§ **EXERCISE PASSAGE**
__________
Rayford Barnes (October 23, 1920 – November 11, 2000) was an American film and TV character actor from Whitesboro, Texas.

Early years
Barnes was born in Dallas, Texas, and attended the University of Texas. He acted in plays at the university and at little theaters in Dallas and San Antonio. After he moved to Oakland, California, he performed at the Pasadena Community Playhouse.

He had a younger brother, Lou Dupont, who was also an entertainer.

During World War II, Barnes served  years in the Navy, working as a navigator.

Career 
Barnes worked as a disc jockey at radio stations KTSA and WOAI.

After his military service, Barnes was a stagehand at three theaters in the San Francisco area, and he developed "a healthy respect for all the items actors depend upon for support ..."

In 1950, Barnes gained membership in Actors Equity and began to act on stage in Repertory Theater productions, including Three's a Family and Hasty Heart. He also worked off-stage there, creating staging and scenes for two other plays.

Barnes appeared in films, mainly westerns, such as Hondo, The Burning Hills, Fort Massacre, The Wild Bunch, The Hunting Party, and Cahill U.S. Marshal. He also appeared in the 1955 comedy Bowery to Bagdad.

Barnes also appeared on dozens of TV series most notably The Life and Legend of Wyatt Earp in which he portrayed Ike Clanton. Other series he appeared on include Father Knows Best, Bat Masterson, Highway Patrol, Racket Squad, The Untouchables, Cheyenne, Maverick, Have Gun - Will Travel, Cannon (episode "Call Unicorn), The Twilight Zone (episode "A Quality of Mercy", with Albert Salmi and Ralph Votrian), The Big Valley, Daniel Boone, The High Chaparral, Bonanza, Gunsmoke, Rawhide, Wonder Woman, Little House on the Prairie, Fantasy Island, The Dukes of Hazzard, and Walker, Texas Ranger. His final role was on the NBC medical drama ER in 1996.
__________
§ **MATERIAL PROVIDED**

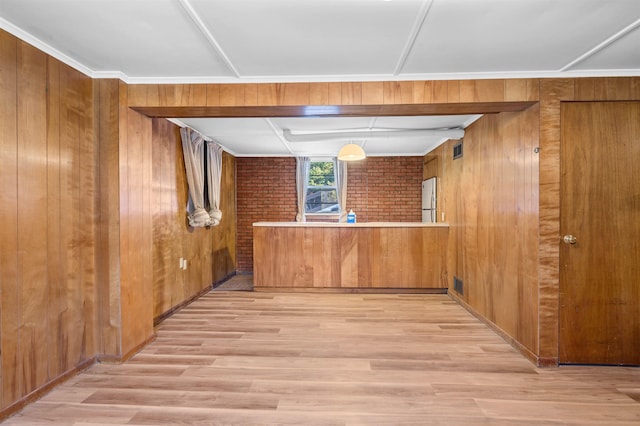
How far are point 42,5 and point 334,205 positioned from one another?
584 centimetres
__________
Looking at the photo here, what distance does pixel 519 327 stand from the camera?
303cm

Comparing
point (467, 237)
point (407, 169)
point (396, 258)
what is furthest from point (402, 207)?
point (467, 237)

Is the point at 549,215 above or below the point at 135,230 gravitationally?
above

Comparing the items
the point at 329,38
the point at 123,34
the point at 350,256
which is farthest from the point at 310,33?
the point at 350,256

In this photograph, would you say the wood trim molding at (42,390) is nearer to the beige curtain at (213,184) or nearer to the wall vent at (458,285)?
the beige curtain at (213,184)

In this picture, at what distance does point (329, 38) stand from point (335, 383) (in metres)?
__________
§ **WHAT IS EXPECTED**
Transcribe the stretch of the Rayford Barnes article from "After his military" through "Bowery to Bagdad.". The listing is separate material and has no connection to the Rayford Barnes article.

§ **SOLUTION**
After his military service, Barnes was a stagehand at three theaters in the San Francisco area, and he developed "a healthy respect for all the items actors depend upon for support ..."

In 1950, Barnes gained membership in Actors Equity and began to act on stage in Repertory Theater productions, including Three's a Family and Hasty Heart. He also worked off-stage there, creating staging and scenes for two other plays.

Barnes appeared in films, mainly westerns, such as Hondo, The Burning Hills, Fort Massacre, The Wild Bunch, The Hunting Party, and Cahill U.S. Marshal. He also appeared in the 1955 comedy Bowery to Bagdad.